* DESCRIPTION OF THE TASK
Exactly the lines from the one containing "Between (x=215, y=29)" through the end of the data below are to be reproduced, and nothing besides them.

[Spatial relationship records]
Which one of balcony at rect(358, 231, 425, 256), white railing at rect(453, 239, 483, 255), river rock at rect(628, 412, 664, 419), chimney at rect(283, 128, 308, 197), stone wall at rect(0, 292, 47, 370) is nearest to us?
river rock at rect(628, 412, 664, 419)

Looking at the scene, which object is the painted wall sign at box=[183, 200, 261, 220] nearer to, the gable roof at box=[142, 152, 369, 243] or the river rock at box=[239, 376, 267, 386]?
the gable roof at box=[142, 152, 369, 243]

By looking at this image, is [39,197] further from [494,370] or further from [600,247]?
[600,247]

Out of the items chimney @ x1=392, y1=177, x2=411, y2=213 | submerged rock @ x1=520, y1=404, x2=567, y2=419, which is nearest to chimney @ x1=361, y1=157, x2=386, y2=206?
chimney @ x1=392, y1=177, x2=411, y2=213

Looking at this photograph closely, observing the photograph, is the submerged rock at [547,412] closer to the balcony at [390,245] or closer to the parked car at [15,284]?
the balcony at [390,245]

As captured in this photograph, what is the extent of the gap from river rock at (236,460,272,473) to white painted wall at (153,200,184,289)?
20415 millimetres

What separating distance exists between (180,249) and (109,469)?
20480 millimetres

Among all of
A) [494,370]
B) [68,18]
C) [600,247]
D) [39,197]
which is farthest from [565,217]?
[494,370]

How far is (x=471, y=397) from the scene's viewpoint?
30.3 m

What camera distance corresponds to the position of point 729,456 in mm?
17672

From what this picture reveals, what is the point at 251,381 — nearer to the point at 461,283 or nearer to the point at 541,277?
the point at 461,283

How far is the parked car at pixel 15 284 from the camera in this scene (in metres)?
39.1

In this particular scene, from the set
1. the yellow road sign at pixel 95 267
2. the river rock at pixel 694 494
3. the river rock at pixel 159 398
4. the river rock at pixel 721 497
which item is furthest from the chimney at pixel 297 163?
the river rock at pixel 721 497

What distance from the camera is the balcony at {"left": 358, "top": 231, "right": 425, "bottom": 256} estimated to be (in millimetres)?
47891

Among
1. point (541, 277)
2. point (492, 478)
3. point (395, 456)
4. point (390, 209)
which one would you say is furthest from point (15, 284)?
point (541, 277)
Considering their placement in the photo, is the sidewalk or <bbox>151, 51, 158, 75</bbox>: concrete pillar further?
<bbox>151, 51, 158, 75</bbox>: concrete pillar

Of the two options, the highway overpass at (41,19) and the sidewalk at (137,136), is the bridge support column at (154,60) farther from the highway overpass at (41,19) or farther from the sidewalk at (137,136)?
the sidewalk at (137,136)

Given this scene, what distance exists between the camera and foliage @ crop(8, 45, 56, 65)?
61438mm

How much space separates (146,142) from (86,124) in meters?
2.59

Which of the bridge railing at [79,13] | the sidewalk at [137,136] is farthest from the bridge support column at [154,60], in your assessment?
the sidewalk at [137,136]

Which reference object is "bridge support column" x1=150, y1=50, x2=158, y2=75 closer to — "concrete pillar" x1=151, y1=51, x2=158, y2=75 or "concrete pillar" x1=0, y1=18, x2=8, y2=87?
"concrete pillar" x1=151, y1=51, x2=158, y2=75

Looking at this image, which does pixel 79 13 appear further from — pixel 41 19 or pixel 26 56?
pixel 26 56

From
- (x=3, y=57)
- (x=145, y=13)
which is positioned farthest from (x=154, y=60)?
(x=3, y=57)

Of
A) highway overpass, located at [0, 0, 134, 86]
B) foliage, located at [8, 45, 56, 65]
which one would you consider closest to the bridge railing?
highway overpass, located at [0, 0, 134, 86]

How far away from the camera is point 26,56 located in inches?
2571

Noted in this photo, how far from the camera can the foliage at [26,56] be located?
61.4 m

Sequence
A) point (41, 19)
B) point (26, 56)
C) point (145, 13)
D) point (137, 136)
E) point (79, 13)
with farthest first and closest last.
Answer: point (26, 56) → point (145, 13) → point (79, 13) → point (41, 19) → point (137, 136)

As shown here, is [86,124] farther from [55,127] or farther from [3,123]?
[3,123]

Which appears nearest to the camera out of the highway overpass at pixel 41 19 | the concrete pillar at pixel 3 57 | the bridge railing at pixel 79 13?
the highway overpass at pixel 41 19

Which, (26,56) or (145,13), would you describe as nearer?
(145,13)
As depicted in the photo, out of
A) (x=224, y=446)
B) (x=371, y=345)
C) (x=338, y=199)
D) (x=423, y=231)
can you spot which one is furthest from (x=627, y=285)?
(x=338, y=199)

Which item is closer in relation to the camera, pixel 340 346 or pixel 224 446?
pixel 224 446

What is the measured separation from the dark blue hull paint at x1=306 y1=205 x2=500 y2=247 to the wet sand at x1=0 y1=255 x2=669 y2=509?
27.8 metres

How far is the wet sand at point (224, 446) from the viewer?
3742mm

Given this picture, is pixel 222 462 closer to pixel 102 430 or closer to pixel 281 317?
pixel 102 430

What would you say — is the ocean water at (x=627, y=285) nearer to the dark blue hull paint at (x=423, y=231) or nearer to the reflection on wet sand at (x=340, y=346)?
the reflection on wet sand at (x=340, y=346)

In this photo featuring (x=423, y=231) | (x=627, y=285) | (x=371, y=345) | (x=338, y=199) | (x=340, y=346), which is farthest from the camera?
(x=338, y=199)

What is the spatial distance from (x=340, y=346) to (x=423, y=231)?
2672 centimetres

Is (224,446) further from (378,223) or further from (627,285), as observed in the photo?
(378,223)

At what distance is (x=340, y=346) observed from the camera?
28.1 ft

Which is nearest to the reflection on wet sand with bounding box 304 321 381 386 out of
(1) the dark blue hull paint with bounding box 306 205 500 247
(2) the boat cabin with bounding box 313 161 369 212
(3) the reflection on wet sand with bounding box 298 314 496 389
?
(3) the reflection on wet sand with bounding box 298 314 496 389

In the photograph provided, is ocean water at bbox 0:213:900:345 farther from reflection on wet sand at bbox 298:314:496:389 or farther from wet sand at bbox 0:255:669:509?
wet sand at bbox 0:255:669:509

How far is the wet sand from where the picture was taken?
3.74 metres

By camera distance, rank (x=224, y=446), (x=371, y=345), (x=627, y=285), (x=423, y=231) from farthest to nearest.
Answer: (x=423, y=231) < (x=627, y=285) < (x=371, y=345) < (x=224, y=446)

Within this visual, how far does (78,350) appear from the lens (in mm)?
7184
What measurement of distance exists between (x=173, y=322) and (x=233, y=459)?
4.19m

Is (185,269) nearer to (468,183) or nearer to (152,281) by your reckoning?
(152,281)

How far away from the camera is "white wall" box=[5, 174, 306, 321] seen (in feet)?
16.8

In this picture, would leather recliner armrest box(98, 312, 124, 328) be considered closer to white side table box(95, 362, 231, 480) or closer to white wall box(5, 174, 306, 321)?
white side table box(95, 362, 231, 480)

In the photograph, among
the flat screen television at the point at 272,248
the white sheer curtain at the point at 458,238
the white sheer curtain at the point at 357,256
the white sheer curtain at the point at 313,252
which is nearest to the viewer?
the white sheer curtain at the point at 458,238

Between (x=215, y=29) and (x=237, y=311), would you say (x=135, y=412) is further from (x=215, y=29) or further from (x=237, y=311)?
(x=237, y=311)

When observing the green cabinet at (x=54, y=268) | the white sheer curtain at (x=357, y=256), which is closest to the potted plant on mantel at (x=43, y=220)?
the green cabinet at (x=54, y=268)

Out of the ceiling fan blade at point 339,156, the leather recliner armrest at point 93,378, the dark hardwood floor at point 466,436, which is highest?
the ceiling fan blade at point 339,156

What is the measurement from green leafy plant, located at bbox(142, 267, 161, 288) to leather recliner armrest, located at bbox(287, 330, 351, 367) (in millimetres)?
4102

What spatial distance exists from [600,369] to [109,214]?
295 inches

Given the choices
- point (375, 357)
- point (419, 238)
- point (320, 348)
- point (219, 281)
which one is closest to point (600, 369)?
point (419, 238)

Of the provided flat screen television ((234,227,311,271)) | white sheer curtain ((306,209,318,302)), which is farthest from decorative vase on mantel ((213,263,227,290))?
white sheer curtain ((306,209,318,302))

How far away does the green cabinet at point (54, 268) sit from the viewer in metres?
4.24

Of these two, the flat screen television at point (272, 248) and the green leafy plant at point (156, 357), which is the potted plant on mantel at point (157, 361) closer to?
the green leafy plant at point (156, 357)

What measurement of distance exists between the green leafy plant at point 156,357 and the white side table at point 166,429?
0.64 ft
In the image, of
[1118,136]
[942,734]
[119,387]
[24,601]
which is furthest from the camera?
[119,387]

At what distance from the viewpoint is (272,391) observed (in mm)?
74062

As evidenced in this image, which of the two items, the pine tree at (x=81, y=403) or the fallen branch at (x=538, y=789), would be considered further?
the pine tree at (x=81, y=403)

* SOLUTION TO THIS EXERCISE
Between (x=215, y=29) and (x=237, y=311), would you say (x=135, y=412) is further from (x=215, y=29) or further from (x=237, y=311)?
(x=237, y=311)

When observing the green cabinet at (x=54, y=268) | the white sheer curtain at (x=357, y=256), which is closest to the potted plant on mantel at (x=43, y=220)?
the green cabinet at (x=54, y=268)

Out of the ceiling fan blade at point 339,156, the leather recliner armrest at point 93,378, the dark hardwood floor at point 466,436, which is highest?
the ceiling fan blade at point 339,156

What is the measurement from green leafy plant, located at bbox(142, 267, 161, 288) to leather recliner armrest, located at bbox(287, 330, 351, 367) (in millimetres)?
4102

What spatial distance exists from [600,369] to [109,214]?
295 inches

Given the choices
- point (375, 357)
- point (419, 238)
- point (320, 348)
- point (219, 281)
which one is closest to point (600, 369)?
point (419, 238)

Of the provided flat screen television ((234,227,311,271)) | white sheer curtain ((306,209,318,302)), which is farthest from decorative vase on mantel ((213,263,227,290))?
white sheer curtain ((306,209,318,302))

How far away does the green cabinet at point (54, 268) sit from the viewer in metres?
4.24

Of these two, the flat screen television at point (272, 248) and the green leafy plant at point (156, 357), which is the potted plant on mantel at point (157, 361) closer to?
the green leafy plant at point (156, 357)

What measurement of distance exists between the green leafy plant at point 156,357 and the white side table at point 166,429?
0.64 ft
In the image, of
[1118,136]
[942,734]
[119,387]
[24,601]
which is furthest from the camera?
[119,387]

At what distance from the viewpoint is (272,391) observed (in mm)?
74062

As evidenced in this image, which of the two items, the pine tree at (x=81, y=403) or the fallen branch at (x=538, y=789), would be considered further?
the pine tree at (x=81, y=403)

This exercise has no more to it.